Wegen dieser Vielzahl möglicher Auslöser läuft die Behandlung meist nach dem Motto „Einfach mal alles ausprobieren“, oder das Problem wird völlig ignoriert. Nach zwei Jahren, während der Mery erfolglos versucht hatte, Penis-in-Vagina-Sex zu haben, und sich von mehreren Ärzt:innen hatte untersuchen lassen, bekam sie endlich eine Diagnose: Vestibulodynie, eine Form der Vulvodynie, die chronische Schmerzen in der Nähe der vaginalen Öffnung verursacht, und Vaginismus, der dafür sorgt, dass sich die Wände der Vagina unfreiwillig zusammenziehen, vermutlich aufgrund von Muskelkrämpfen. Dadurch können penetrativer Sex und andere Dinge – wie das Einführen eines Tampons oder die gynäkologische Untersuchung – unglaublich schmerzhaft sein. Vaginismus gehört zu den genito-pelvinen Schmerz-Penetrationsstörungen und wird in zwei Kategorien unterteilt: primär (von Geburt an) und sekundär (mit späterem Auslöser).

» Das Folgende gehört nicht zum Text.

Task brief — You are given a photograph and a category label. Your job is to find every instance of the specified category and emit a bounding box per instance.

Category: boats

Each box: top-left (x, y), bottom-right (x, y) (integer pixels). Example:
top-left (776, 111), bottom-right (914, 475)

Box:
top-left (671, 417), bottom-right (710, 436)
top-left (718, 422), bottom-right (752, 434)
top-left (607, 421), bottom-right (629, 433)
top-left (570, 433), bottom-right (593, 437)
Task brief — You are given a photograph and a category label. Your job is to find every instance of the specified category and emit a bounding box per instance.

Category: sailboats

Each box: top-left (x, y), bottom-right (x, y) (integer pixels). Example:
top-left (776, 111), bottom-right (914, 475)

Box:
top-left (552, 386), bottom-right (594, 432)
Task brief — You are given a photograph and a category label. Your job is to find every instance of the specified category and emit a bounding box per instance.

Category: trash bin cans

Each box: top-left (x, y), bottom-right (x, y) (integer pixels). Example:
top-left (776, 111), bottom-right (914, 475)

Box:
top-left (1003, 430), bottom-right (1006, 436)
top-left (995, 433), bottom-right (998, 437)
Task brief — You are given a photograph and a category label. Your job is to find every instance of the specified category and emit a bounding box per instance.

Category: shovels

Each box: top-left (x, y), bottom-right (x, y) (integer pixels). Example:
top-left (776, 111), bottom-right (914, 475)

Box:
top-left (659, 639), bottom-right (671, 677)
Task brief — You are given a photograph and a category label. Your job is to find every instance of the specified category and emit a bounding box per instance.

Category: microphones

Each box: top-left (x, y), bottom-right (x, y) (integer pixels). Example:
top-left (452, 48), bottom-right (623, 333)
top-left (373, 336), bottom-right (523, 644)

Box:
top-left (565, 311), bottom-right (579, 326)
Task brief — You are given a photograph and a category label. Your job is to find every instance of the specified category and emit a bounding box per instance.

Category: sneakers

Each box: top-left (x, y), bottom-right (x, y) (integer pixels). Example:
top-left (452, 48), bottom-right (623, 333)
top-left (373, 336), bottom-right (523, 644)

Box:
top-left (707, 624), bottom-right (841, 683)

Am Tag ihrer Diagnose bekam Mery eine Info-Broschüre und wurde dann nach Hause geschickt. „Ich zitterte“, erinnert sie sich. „Die Ärztin sagte zu mir: ‚Sie werden ein furchtbares Sexleben haben.‘“
Einer der Gründe dafür, warum sich Vaginismus so einsam anfühlen kann, ist die Tatsache, dass unsere Welt enorm heteronormativ geprägt ist. Das heißt: Lust und Leidenschaft werden oft mit penetrativem, Penis-in-Vagina-Sex verbunden – und wenn jemand dazu nicht fähig ist, wird automatisch davon ausgegangen, diese Person könne eben keinen guten Sex haben. Sex muss aber selbst für Menschen mit Vulva nicht zwangsläufig eine Penetration erfordern, denn Lust lässt sich auf viele Arten ausleben. Tatsächlich empfinden Menschen mit Vagina externe Stimulation sogar meist als intensiver als interne, meint die klinische Fachärztin Kirsten Pickard von der amerikanischen Gesundheitsorganisation FOLX Health. „Es gibt viele Möglichkeiten, Befriedigung und Lust zu erleben, ganz ohne Eindringen.“ Sie ergänzt: „Teil des Problems ist, dass wir die Unfähigkeit zur Penetration oder den fehlenden Wunsch danach als ‚krank‘ oder ‚falsch‘ empfinden.“ Vaginismus und andere Penetrationsstörungen gelten als sexuelle Funktionsstörungen; viele Betroffene mit Vulva haben aber nicht das Gefühl, „funktionsgestört“ zu sein.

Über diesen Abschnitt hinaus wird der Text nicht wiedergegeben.